Using the answers without verifying them poses a risk to us as a
community that myths are propagated and become harder to falsify. We are
talking about ai dementia already and can observe it happening. How do
you see us mitigating this problem?

That said, it can be useful to use a LLM if your premise is that you
verify the answer. For instance if you are searching for a library
function that does something particular, searching the documentation can
be time consuming. Describing your function to a LLM and then looking up
the documentation of the presented suggestions has a significant chance
of turning up something useful (in addition to the rubbish included).
Likewise, searching for a particular statement in a mailing list thread
can be a daunting task where a LLM may be able to interpret your vague
memory sufficiently well that it can provide a few candidates.

This way of using LLMs is effectively limiting it to behave as a search
engine with a different query language. I suspect that most of us use
search engines all day without thinking much about them being driven by
corporate actors running big clusters. Is using LLMs in this way that
much different from using a search engine?

Ecological and economical reasons aside, would anyone see an issue with
providing an AI-driven search engine to Debian's documentation, mailing
lists, bugs and the wiki?

> Even if we get no commercial sponsorship of API calls, we will eventually
> experiment and evaluate one with the team's infrastructure.

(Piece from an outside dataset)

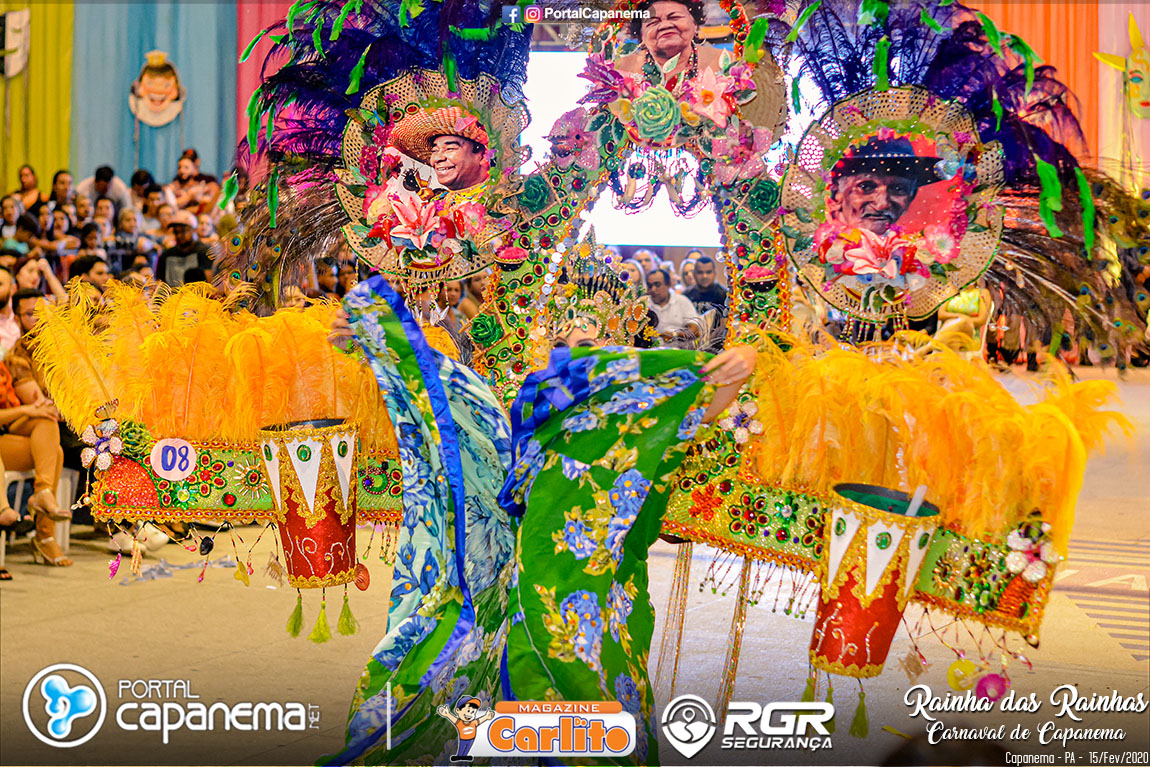rainha-das-rainhas-do-carnaval-de-capanema-9411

We are still
> working towards that.

I am actually looking forward to this as I trust you to do it in a
responsible way given your earlier work.

> First, DebGPT is designed to conveniently put any particular information
> whether or not Debian-specific, to the context of LLM. I have also implemented
> some mapreduce algorithm to let the LLM deal with extremely overlength
> context such as a whole ratt buildlog directory.

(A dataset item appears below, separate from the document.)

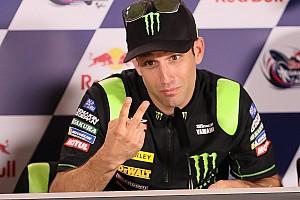 """Zarco: """"En Sepang 2015, Rossi dio una patada a Márquez y hasta se subió al podio"""""""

Indeed. I can imagine that a LLM may be able to also suggest particular
lines in a build log that may hint at the cause of a failure whereas we
now have a set of patterns (e.g. "Waiting for unfinished jobs") and hope
that one of them locates the problem.

> My intention is always to explore possible and potential ways to make LLM
> useful in any possible extent. To support my idea, I wrote DebGPT, and
> I tend to only claim things that is *already implemented* and *reproducible*
> in DebGPT.

I have not experimented with DebGPT yet. Maybe I should. Unless already
done so, let me suggest that you engineer the default prompt in such a
way that your LLM references its information sources whenever possible.
Also including some text that asks the user to verify the answer using
external sources may help (in an opt-out way).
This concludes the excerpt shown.